In late 2019, the Oregon Supreme Court decided the Oswego Lake case, concerning public access rights to the State’s only allegedly “private” lake, located in suburban Portland. The court’s unanimous decision was pathbreaking for it interpreted the State’s public trust doctrine, for the first time, to apply to uplands adjacent to navigable waters necessary for accessing those waters. The court also clarified that the doctrine applies to fish and wildlife, and to local governments as well as the State, and invoked private trust principles in articulating public trust duties. The plaintiffs achieved all these results over the objections of the State, which has long sought a narrow judicial interpretation of the doctrine’s public rights. However, the court did not give the public immediate rights to access Oswego Lake, limiting upland access rights to waterbodies that meet the federal test for title: they must have been suitable for commercial trade or transport at statehood in 1859. Although this test may be a boon to historians versed in the settlement conditions of the mid-nineteenth century, it lacks any perceptible policy justification a century and a half post-statehood. The court made no attempt to explain why it restricted public access from public lands to public waters to such an arcane and archaic test.

This Article discusses the Oswego Lake decision, explaining the history of the lake and the persistent efforts of the Lake Oswego Corporation to monopolize access to it.
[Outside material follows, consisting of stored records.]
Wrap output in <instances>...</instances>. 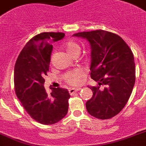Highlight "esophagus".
I'll return each mask as SVG.
<instances>
[{
  "label": "esophagus",
  "instance_id": "1",
  "mask_svg": "<svg viewBox=\"0 0 146 146\" xmlns=\"http://www.w3.org/2000/svg\"><path fill=\"white\" fill-rule=\"evenodd\" d=\"M81 89V88H78V89H74V88H70V89L69 90V94L72 96V95H74L76 93H77L78 90H80Z\"/></svg>",
  "mask_w": 146,
  "mask_h": 146
}]
</instances>
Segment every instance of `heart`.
I'll use <instances>...</instances> for the list:
<instances>
[{"mask_svg":"<svg viewBox=\"0 0 146 146\" xmlns=\"http://www.w3.org/2000/svg\"><path fill=\"white\" fill-rule=\"evenodd\" d=\"M64 48L66 51L71 56H74L75 55L80 54V46L77 42L73 40H69L64 44ZM83 77V72L81 70H75L74 72H69L65 77V80L68 84L71 85H78L82 82Z\"/></svg>","mask_w":146,"mask_h":146,"instance_id":"heart-1","label":"heart"}]
</instances>
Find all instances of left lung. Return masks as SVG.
Segmentation results:
<instances>
[{
	"label": "left lung",
	"mask_w": 146,
	"mask_h": 146,
	"mask_svg": "<svg viewBox=\"0 0 146 146\" xmlns=\"http://www.w3.org/2000/svg\"><path fill=\"white\" fill-rule=\"evenodd\" d=\"M73 36L85 38L91 48L90 77L98 85L89 87L93 96L86 102L87 111L100 119L112 118L125 106L134 87L133 53L121 37L110 32L99 29Z\"/></svg>",
	"instance_id": "obj_1"
}]
</instances>
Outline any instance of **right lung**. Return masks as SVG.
Wrapping results in <instances>:
<instances>
[{
    "label": "right lung",
    "mask_w": 146,
    "mask_h": 146,
    "mask_svg": "<svg viewBox=\"0 0 146 146\" xmlns=\"http://www.w3.org/2000/svg\"><path fill=\"white\" fill-rule=\"evenodd\" d=\"M61 33H42L33 37L21 50L14 66L16 95L28 114L42 125H53L66 115L69 91L52 88L50 95L44 88L49 71L52 42L64 37Z\"/></svg>",
    "instance_id": "1"
}]
</instances>
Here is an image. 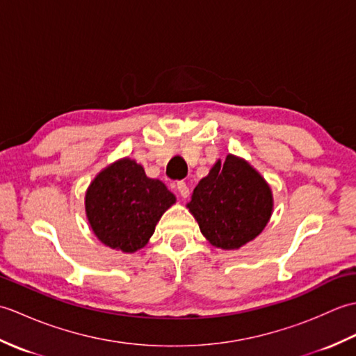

These efforts have proved to be surprisingly successful, even though for over 100 years Oregon State law has recognized public rights to use all waterbodies capable of supporting recreational watercraft, which far outnumber the few waterways that passed the federal test in 1859. The court’s decision means monopoly use of the lake will continue until the courts determine evidence from the lake’s history satisfies the federal test, likely a long and expensive process. This Article examines how the Oswego Lake case reflected the political dynamics of local government captured by wealthy landowners as well as the State’s antipathy for carrying out public trust duties. Appendix A responds to a recent comment by Dean Huffman. Appendix B sets forth an initiative proposed by an Oregon bar section that would establish a “legal guardian for future generations” to protect public trust rights the State apparently cannot.

 

CHAPTER 18 - DAM REMOVAL

Undamming the Pacific Northwest: An Update

Michael C. Blumm & Michael Benjamin Smith

This paper, a chapter in a book on Pacific Salmon law, is a follow-up to a nearly 10-year old article on dam removal in the Pacific Northwest:

https://papers.ssrn.com/sol3/papers.cfm?abstract_id=3794819 

It includes recent developments such as the promised removal of four federally licensed dams on the Klamath River and the proposed removal of four federal dams on the Lower Snake River.

 

CLEAR THE AIR

Adding Confusion to the Muddy Waters of the Oswego Lake Decision: A Response to Dean Huffman

Michael C. Blumm & Ryan J. Roberts

Dean Jim Huffman’s recent article in Environmental Law on the Oswego Lake decision claims that the Oregon Supreme Court’s decision is a “confused treatise on the public trust doctrine,” objecting to the court’s decision on a number of grounds, including its recognition of public access rights, its creation of a so-called “public use” doctrine, its use of the law of private trusts, and its recognition of the state’s claim of ownership of water within its jurisdiction. Moreover, somewhat astonishingly, Huffman claims that the rights of the people cannot be violated by the representatives of the people, seemingly ignoring over a century of case law. Although we agree with a few of Huffman’s criticisms, he overlooks some important public trust interpretations of the Oswego Lake court, such as its recognition of the trustee status of municipalities, and confuses other issues, like the state’s distinction between what it calls “navigable-in-fact” waters (those which support recreational watercraft today) and those waterways that are navigable under the federal title test (commercially navigable around the time of statehood). We explain our criticisms in this essay.